In some sense my relationships over the distance (with family members) have seemed much better than they might have been if I had stayed living there.

I'm so sorry to hear that you've lost your daughter, that's so incredibly hard. I can relate to your experience of everyone running away - that's exactly what happened to me, after my (ex) wife left.

I can relate to what you said about being shattered by memories or flashbacks of childhood SA. I'm sorry to hear that you experienced that. I've never been the same since, that was 6 & 1/2 years ago.

Yes I got your joke about ileostomy/colostomy being ...hitty. That is rather funny.. It was ..hitty.

I lost almost 1/4 of my entire body weight, & came out of hospital looking like a skelton. I had no people to stay with me, & no social support.

Yes it was very hard. That's when Dad flew over to come & stay with me.
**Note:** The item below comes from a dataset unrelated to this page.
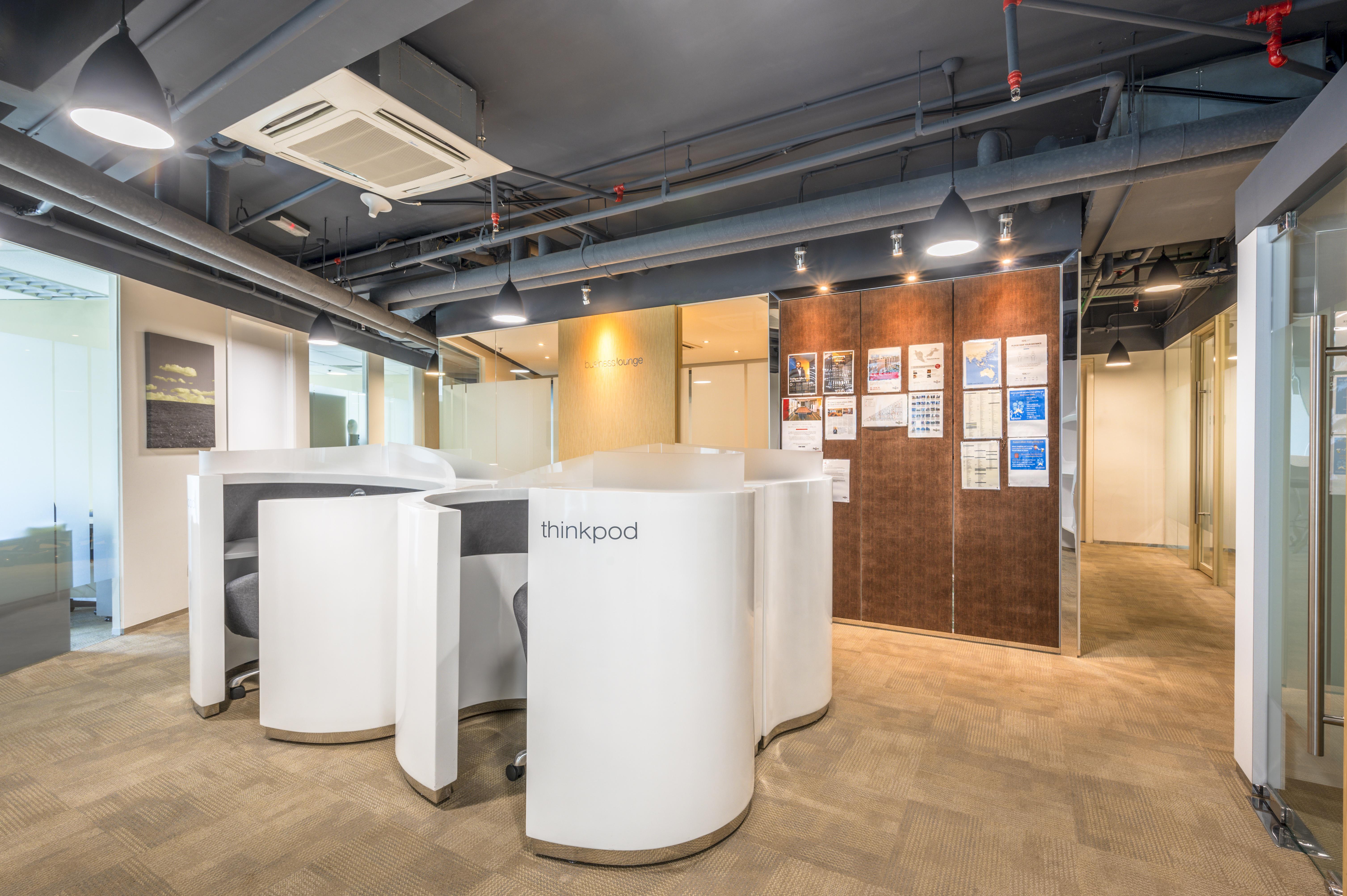 Regus - Subang Jaya, One City image 4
It was a major bowel obstuction, a tumor (& volvulus they called it) - although not cancerous, thank goodness. Nothing could get through (it all came up the other way). That's why they had to operate immediately, then again 3 days later (because it went seriously wrong), then again 6 months later - yay I got rid of the stoma & bag.

Yes trauma therapy & healing from trauma takes many years, even decades apparently. Although CBT & some professionals seem to think that things can be "fixed" in just 10 sessions - not true at all.

A candle to remember Dad is a good idea, I've only done that once or twice - I could do that more often. Photos, I've only got one or two - I could use that too. I've had suggestions to write Dad letters, yet I haven't ever written one yet - I would like to.

Relaxation exercises are so important, & grounding - I don't do nearly enough of either of those, I'm still trying to find methods that work for me.

I do a breathing (& mindfulness) meditation briefly once or twice a day - that does help (sometimes quite a lot), although often not enough.

Seeing a psychologist is helpful, although as you said they don't prioritise the grief process. It's largely been left out. I've so far been unable to access any grief supports - I did try for many months, with no result.

Mindfulness exercises on your phone sounds like a great idea, I had not thought of that. I'm still trying to work out how to use (& make the most of) these new "smartphone thingies".

Thanks so much. Hugs to you too, if you would like.